### READING TEXT:
/---
GS-LIVM: Real-Time Photo-Realistic LiDAR-Inertial-Visual Mapping with Gaussian Splatting¶

Conference: ICCV 2025 arXiv: 2410.17084 Code: GitHub Area: Autonomous Driving Keywords: 3D Gaussian Splatting, LiDAR-IMU-Visual Fusion, Real-Time Mapping, Gaussian Process Regression, Novel View Synthesis

TL;DR¶

This paper proposes GS-LIVM, the first real-time photo-realistic LiDAR-inertial-visual mapping framework designed for large-scale unbounded outdoor scenes. It addresses the problem of sparse and non-uniform LiDAR point clouds via voxel-level Gaussian Process Regression (Voxel-GPR), and leverages a covariance-centric design to rapidly initialize 3D Gaussian parameters. The method achieves state-of-the-art mapping efficiency and rendering quality across multiple outdoor datasets.

Background & Motivation¶

SLAM is a foundational technology for robotics and autonomous driving. Traditional SLAM relies on sparse feature representations, which are effective for localization but incapable of high-quality 3D reconstruction and photo-realistic rendering. The emergence of neural scene representations such as NeRF and 3DGS has transformed this landscape; however, applying them to large-scale unbounded outdoor scenes remains highly challenging:

Sparse and Non-Uniform Point Clouds: Point clouds generated by multi-line spinning LiDARs and non-repetitive scanning LiDARs are unevenly distributed. Directly applying them to 3DGS leads to memory inefficiency and optimization difficulties.

Directional Bias: Outdoor SLAM predominantly involves unidirectional motion, causing 3D Gaussian optimization to bias toward the camera's viewing direction and significantly degrading novel view synthesis quality.

Real-Time Bottleneck: Existing methods (e.g., Gaussian-LIC) require approximately 1 second per frame, far from satisfying real-time requirements (~100 ms), and fail to process complete outdoor sequences due to GPU memory overflow.
\---
### EXTRACTED INFORMATION:
/---
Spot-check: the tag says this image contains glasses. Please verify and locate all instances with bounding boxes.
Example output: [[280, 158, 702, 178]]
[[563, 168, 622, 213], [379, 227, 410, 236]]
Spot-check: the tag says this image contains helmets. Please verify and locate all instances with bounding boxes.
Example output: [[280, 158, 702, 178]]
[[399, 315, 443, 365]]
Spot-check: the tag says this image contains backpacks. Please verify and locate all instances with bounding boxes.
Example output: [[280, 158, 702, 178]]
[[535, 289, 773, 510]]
\---
### OBJECTIVES:
1. According to the GS-LIVM summary, how long does Gaussian-LIC need per frame?
2. Write out the records, starting at the line that has "Spot-check: the tag says this image contains helmets." and continuing through the final line of the records.
These records are unrelated to the GS-LIVM summary.

### CORRECT ANSWERS:
1. Approximately 1 second per frame.

2.
Spot-check: the tag says this image contains helmets. Please verify and locate all instances with bounding boxes.
Example output: [[280, 158, 702, 178]]
[[399, 315, 443, 365]]
Spot-check: the tag says this image contains backpacks. Please verify and locate all instances with bounding boxes.
Example output: [[280, 158, 702, 178]]
[[535, 289, 773, 510]]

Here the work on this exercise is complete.